Page text –
What does a forest hear? Canadian artists bring epic sound art project to Arboretum

Portrait Cardiff & Miller, 2012 (Photo by Zev Tiefenbach)

Canadian artists Janet Cardiff and George Bures Miller (Photo by Zev Tiefenbach)

Cardiff and Miller, FOREST (for a thousand years…) Installation view, Documenta 13, 2012,
Cardiff and Miller, FOREST (for a thousand years…) Installation view, Documenta 13, 2012, Kassel, Germany

FOREST (for a thousand years...), an epic 28-minute sound installation by renowned Canadian artists Janet Cardiff and George Bures Miller, will open April 7, outdoors in the redwood grove of UC Santa Cruz's Arboretum and Botanic Garden.

Presented by the Arts Division’s Institute of the Arts and Sciences in collaboration with the Arboretum and the San Jose Museum of Art, this will be the West Coast debut of FOREST, which was originally commissioned for Documenta 13 in Kassel, Germany.

The installation employs sound to evoke history, memory, sensation, and site, exploring what you might hear in a forest over hundreds of years. The artists use a technology known as Ambisonics, developed by a mathematician nearly 50 years ago, which enables them to create a three-dimensional sound field out of various noises, vibrations, or explosions that they have collected and recorded.

The sounds range from the gentle calls of wildlife on a forested Canadian island, to the loud clamor of historical re-enactors on a European battlefield.

“Janet and George’s work is unique in contemporary art,” said John Weber, founding director of the Institute of the Arts and Sciences. “They create pieces that combine aesthetic sophistication of the highest order with an accessibility to broad audiences that is, I believe, unlike anything else in art today. They are storytellers who understand emotion, psychology, and plot, and their works have an experiential impact that is simply breathtaking. People are going to love this!”

Weber noted that he has previously worked with the two artists at SFMOMA and at the Tang Museum before he came to UC Santa Cruz.

“I am a huge fan of their work,” said Weber. “FOREST premiered six years ago in the most important influential exhibition of contemporary art in the world, Documenta 13, and it was widely heralded as one of the strongest pieces in the show.”

Gregory Volk described the impact of the work in a piece for Art in America magazine:

"A remarkable thing about Janet Cardiff and George Bures Miller's utterly captivating sound installation is how it blurs distinctions between site and art. You enter a clearing in the forest, sit down on a wooden stump, and simply listen. Cardiff and Bures Miller's work incorporates the actual forest into an audio composition emitted from more than 30 speakers. Sometimes there is a near synchronicity of natural and mediated sounds, and it's tough to discern what is live and what is recorded...In turn frightening and deeply touching, ominous and serene, Cardiff and Bures Miller's forest soundscape is a wonder."

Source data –
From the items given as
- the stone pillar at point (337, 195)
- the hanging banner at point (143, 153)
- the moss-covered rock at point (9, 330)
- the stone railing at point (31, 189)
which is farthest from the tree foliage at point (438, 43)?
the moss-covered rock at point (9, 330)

Written request 1 – Copy the source data records word for word, from the first line through the last.
Written request 2 – Please write the next part of the article on the FOREST sound installation, picking up after its final sentence.

Reply 1 –
From the items given as
- the stone pillar at point (337, 195)
- the hanging banner at point (143, 153)
- the moss-covered rock at point (9, 330)
- the stone railing at point (31, 189)
which is farthest from the tree foliage at point (438, 43)?
the moss-covered rock at point (9, 330)

Reply 2 –
Cardiff and Miller are internationally recognized artists known for their immersive multimedia sound installations and their audio and video walks. Their recent solo exhibitions include: 21st Century Museum, Kanazawa, (2017); ARoS Aarhus Art Museum (2015); and Museo Nacional Centro de Arte Reina Sofia, Madrid (2015).

Their recent group exhibitions include Being Modern: MoMA in Paris, Fondation Louis Vuitton, Paris (2017); and the 19th Biennale of Sydney (2014). In 2011, Cardiff and Miller won Germany’s prestigious Käthe Kollwitz Prize. They also represented Canada at the 2001 Venice Biennale, winning the Biennale's Premio Speciale and Benesse Prize.

"FOREST is an acclaimed work of the highest international caliber, and this is only its second showing in the United States,” noted UC Santa Cruz dean of the arts Susan Solt. “Yes, we are setting the bar high! I am very proud that the Arts Division's Institute of the Arts and Sciences under John Weber's visionary directorship brings exhibitions such as these to our campus. There is simply no substitute for giving our students and the community direct experience to art works of this impact and significance. We are delighted to be showing Janet Cardiff and George Bures Miller at UC Santa Cruz.”


A free public opening of FOREST (for a thousand years...) will take place on April 7, with a reception from 3 to 5 p.m. at the Arboretum, featuring remarks from the artists. The exhibition will then be open to the public until June 30, Tuesday-Friday from noon to 5 p.m., and Saturday-Sunday from 10 a.m. to 5 p.m. Admission to FOREST is included in a visit to the Arboretum and Botanic Garden. For more information, visit the Institute of the Arts and Sciences web site.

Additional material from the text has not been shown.